The first function displays the interpreter’s currently set thread switch interval, i.e. the interval each thread is given before being interrupted so that another thread has a chance to run even though it can be CPU bound. That’s why we were able to run two cpu_bound functions concurrently in a way that each made progress. The cool thing about this is that we can set that interval. Doing so will give us a better understanding of the impact performance switching has on execution time. The numbers are displayed in the table below, but your millage may vary depending on your system.

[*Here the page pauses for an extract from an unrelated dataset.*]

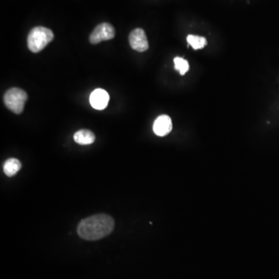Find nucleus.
<instances>
[{"label":"nucleus","instance_id":"obj_1","mask_svg":"<svg viewBox=\"0 0 279 279\" xmlns=\"http://www.w3.org/2000/svg\"><path fill=\"white\" fill-rule=\"evenodd\" d=\"M114 225V219L109 215H94L80 222L77 232L85 240H97L111 234Z\"/></svg>","mask_w":279,"mask_h":279},{"label":"nucleus","instance_id":"obj_2","mask_svg":"<svg viewBox=\"0 0 279 279\" xmlns=\"http://www.w3.org/2000/svg\"><path fill=\"white\" fill-rule=\"evenodd\" d=\"M54 39V34L46 27L33 28L27 37V46L32 52H40Z\"/></svg>","mask_w":279,"mask_h":279},{"label":"nucleus","instance_id":"obj_3","mask_svg":"<svg viewBox=\"0 0 279 279\" xmlns=\"http://www.w3.org/2000/svg\"><path fill=\"white\" fill-rule=\"evenodd\" d=\"M27 98L25 91L21 88H12L4 95V103L11 111L14 114H20L24 111Z\"/></svg>","mask_w":279,"mask_h":279},{"label":"nucleus","instance_id":"obj_4","mask_svg":"<svg viewBox=\"0 0 279 279\" xmlns=\"http://www.w3.org/2000/svg\"><path fill=\"white\" fill-rule=\"evenodd\" d=\"M114 27L108 23H103L94 29L89 37V40L93 44L100 43L104 40H111L115 37Z\"/></svg>","mask_w":279,"mask_h":279},{"label":"nucleus","instance_id":"obj_5","mask_svg":"<svg viewBox=\"0 0 279 279\" xmlns=\"http://www.w3.org/2000/svg\"><path fill=\"white\" fill-rule=\"evenodd\" d=\"M129 41L132 48L139 52L147 51L149 47L146 34L141 28H137L130 33Z\"/></svg>","mask_w":279,"mask_h":279},{"label":"nucleus","instance_id":"obj_6","mask_svg":"<svg viewBox=\"0 0 279 279\" xmlns=\"http://www.w3.org/2000/svg\"><path fill=\"white\" fill-rule=\"evenodd\" d=\"M110 101L108 92L102 88H97L94 90L89 97L91 106L98 110H104Z\"/></svg>","mask_w":279,"mask_h":279},{"label":"nucleus","instance_id":"obj_7","mask_svg":"<svg viewBox=\"0 0 279 279\" xmlns=\"http://www.w3.org/2000/svg\"><path fill=\"white\" fill-rule=\"evenodd\" d=\"M172 130V122L171 118L167 115H161L158 117L154 122L153 130L156 135L164 137Z\"/></svg>","mask_w":279,"mask_h":279},{"label":"nucleus","instance_id":"obj_8","mask_svg":"<svg viewBox=\"0 0 279 279\" xmlns=\"http://www.w3.org/2000/svg\"><path fill=\"white\" fill-rule=\"evenodd\" d=\"M74 140L80 145H88L95 141L96 137L90 130H80L75 133Z\"/></svg>","mask_w":279,"mask_h":279},{"label":"nucleus","instance_id":"obj_9","mask_svg":"<svg viewBox=\"0 0 279 279\" xmlns=\"http://www.w3.org/2000/svg\"><path fill=\"white\" fill-rule=\"evenodd\" d=\"M21 167V163L18 159H9L4 164L3 171L8 177L14 176Z\"/></svg>","mask_w":279,"mask_h":279},{"label":"nucleus","instance_id":"obj_10","mask_svg":"<svg viewBox=\"0 0 279 279\" xmlns=\"http://www.w3.org/2000/svg\"><path fill=\"white\" fill-rule=\"evenodd\" d=\"M187 41L189 45L191 46L195 50L203 48L207 43L205 38L196 36V35H189L187 37Z\"/></svg>","mask_w":279,"mask_h":279},{"label":"nucleus","instance_id":"obj_11","mask_svg":"<svg viewBox=\"0 0 279 279\" xmlns=\"http://www.w3.org/2000/svg\"><path fill=\"white\" fill-rule=\"evenodd\" d=\"M174 63H175V70L180 72V74L182 76H184L189 71V62L186 60L184 59V58L176 57L174 59Z\"/></svg>","mask_w":279,"mask_h":279}]
</instances>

Switch intervalElapsed time for cpu_bound in two threads
5 milliseconds47.14984970400019
500 microseconds49.7365762139998
50 microseconds51.83233763200042
5 microseconds55.84771065300083
1 microsecond57.08213459699982

These number make sense because as the switching interval decreases, Python spends more time switching context, so the overall execution time increases. Another interesting thing would be setting the switch interval to some large number for the CPU, say 1 second. On my machine, in that case, one thread finishes before the other can make it half way. In the extreme case, the second thread wouldn’t even start before the first had finished.

Mixing CPU Bound and I/O Bound Problems Link to heading

For the final experiment we will have one cpu_bound thread and twenty io_bound threads.

io_bound_threads = [
    threading.Thread(target=io_bound, args=(str(i), 20, 1))
    for i in range(1, 21)
]

cpu_bound_threads = [
    threading.Thread(target=cpu_bound, args=(str(1), 250_000_000))
]

threads = io_bound_threads + cpu_bound_threads

t1 = time.perf_counter()
for thread in threads:
    thread.start()
for thread in threads:
    thread.join()
t2 = time.perf_counter()

print(f'elapsed for {len(threads)} threads: {t2 - t1}')

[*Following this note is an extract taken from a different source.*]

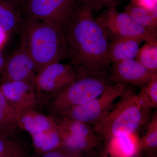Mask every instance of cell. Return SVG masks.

The total time for one CPU bound thread and twenty I/O bound threads is 24.7099137109999, which is pretty neat. It means that you can run one intensive CPU task and many I/O bound tasks without those tasks suffering much in performance.

Conclusion Link to heading

Maybe with the current plan of removing the GIL, such considerations will no longer apply. Until and if that happens, the GIL is here to stay and understanding its impact is important if you have to write concurrent code. To reiterate once more, if your problem is I/O bound, multithreading is a good approach. If your problem is CPU bound, multiprocessing is the way to go with one caveat. Spawn as many processes as there are available cores.